IFRS 17 is a principles-based accounting standard and allows for alternative accounting treatments. Under IFRS 17, changes in financial assumptions can alternatively be routed through Other Comprehensive Income (OCI) (for GMM contracts), instead of the Profit and Loss account, reducing volatility
Presently, losses under lossmaking (onerous) contracts are cross-subsidized against profitable contracts, but under IFRS 17, there is the requirement to identify onerous contracts separately and also recognize the losses immediately in profit and loss account.

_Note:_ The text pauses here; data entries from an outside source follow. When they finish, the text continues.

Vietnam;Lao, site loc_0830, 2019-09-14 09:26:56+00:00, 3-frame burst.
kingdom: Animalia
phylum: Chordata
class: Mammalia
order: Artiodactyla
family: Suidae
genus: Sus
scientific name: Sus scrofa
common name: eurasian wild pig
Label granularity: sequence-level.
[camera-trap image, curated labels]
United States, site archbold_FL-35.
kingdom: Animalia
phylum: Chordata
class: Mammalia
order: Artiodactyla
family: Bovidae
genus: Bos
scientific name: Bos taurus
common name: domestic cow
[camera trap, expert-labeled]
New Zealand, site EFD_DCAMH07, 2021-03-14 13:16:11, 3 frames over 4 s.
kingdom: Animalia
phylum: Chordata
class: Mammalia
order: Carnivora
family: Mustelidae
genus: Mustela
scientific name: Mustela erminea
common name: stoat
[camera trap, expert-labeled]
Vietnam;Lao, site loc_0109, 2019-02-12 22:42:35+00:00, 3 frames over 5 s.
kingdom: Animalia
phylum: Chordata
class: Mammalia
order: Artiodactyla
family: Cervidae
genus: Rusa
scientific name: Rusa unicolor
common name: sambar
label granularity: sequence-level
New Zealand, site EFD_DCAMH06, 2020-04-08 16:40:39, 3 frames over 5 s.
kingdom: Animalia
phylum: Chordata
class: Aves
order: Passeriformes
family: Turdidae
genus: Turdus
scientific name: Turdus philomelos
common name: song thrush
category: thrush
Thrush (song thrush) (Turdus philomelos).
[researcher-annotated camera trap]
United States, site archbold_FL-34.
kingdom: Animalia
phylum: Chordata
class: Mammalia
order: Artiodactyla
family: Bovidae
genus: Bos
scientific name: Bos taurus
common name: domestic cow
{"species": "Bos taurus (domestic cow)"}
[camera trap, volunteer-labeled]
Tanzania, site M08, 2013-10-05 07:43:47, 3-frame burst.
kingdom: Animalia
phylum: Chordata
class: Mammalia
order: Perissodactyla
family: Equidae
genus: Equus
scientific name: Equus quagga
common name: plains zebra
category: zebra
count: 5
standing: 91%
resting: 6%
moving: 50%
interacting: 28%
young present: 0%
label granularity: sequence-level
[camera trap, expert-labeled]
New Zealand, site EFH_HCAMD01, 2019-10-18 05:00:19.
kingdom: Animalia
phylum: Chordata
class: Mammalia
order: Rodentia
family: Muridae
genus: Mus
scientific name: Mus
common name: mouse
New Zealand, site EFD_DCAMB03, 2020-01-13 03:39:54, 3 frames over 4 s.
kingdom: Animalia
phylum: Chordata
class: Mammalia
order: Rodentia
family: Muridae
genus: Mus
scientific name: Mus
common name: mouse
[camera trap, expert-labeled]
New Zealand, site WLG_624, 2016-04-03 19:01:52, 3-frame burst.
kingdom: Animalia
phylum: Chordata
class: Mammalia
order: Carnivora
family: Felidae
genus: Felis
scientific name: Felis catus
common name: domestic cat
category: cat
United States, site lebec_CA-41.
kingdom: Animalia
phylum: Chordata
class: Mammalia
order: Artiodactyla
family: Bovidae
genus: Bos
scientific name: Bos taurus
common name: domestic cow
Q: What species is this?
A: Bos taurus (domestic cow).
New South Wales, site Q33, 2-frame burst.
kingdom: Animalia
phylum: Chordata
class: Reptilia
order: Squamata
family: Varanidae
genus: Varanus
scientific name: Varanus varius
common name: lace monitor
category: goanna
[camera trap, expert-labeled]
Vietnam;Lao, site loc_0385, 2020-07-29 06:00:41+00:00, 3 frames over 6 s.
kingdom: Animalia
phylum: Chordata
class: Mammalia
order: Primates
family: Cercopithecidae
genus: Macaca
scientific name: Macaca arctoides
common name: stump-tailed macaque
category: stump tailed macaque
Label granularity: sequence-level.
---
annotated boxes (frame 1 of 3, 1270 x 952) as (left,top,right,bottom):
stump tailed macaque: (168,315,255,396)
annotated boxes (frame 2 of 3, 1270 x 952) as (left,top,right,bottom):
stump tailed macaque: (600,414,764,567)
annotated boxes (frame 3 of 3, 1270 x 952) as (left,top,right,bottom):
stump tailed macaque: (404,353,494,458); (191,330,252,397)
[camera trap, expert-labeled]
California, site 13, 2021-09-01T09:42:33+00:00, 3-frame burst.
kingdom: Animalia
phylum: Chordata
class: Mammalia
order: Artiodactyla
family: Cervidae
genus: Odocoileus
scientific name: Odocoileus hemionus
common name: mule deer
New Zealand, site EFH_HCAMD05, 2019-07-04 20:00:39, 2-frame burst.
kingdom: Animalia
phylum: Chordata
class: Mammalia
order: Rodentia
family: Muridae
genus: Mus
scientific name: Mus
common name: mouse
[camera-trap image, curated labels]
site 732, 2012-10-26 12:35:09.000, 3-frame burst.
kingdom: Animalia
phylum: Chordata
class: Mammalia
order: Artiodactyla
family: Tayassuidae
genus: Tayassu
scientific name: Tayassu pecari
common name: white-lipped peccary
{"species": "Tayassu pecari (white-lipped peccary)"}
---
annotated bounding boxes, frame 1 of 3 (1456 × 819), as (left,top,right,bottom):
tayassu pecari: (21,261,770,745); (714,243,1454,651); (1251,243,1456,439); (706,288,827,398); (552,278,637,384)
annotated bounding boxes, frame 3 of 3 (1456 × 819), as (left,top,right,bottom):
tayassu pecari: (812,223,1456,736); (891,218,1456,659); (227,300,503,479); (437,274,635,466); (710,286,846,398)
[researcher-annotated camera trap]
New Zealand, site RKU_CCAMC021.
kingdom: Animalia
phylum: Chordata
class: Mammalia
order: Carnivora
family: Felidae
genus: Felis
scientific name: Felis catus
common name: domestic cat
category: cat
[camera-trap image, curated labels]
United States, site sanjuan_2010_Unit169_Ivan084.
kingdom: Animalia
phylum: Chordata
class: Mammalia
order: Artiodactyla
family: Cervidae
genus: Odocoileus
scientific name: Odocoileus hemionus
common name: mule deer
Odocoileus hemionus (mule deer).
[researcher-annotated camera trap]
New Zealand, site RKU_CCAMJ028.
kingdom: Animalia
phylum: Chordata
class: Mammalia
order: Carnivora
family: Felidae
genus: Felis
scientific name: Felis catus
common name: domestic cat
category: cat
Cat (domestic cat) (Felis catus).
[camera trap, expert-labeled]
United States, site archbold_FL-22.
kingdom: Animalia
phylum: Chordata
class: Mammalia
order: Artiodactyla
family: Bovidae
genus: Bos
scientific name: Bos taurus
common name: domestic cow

|Timing of Event||Event||Debit Account||Credit Account|
|Initial recognition||Insurance contract initial recognition (Onerous and non-onerous)||Insurance contract liabilities—PV of Inflow||Insurance contract liabilities—PV of outflow: insurance component|
|Insurance contract liabilities—RA|
|Insurance contract liabilities—PV of outflow: investment Component|
|Loss component of the liability||Insurance contract liabilities—CSM|
|Initial recognition||Loss component recognition||Insurance service expense—loss on onerous contracts||Loss component of the liability|
The first sample entry above is for recognition of an insurance contract. The respective amounts for each contract/cohort need to come from the CSM engine. As there could be reversal of CSM or reversal of the loss component at any point, one way to handle such situation would be to have entries that have both CSM and Loss component in the same entry. Similar entries need to be passed for changes to future service liabilities and that impact the CSM/Loss component. Also, as required by the standard, the loss component is immediately realized as an expense (and subsequently moved to Profit and Loss account)
When applying the new standard to reinsurance contracts, there will be challenges like differences in contract boundaries, CSM release pattern that will have to be dealt with.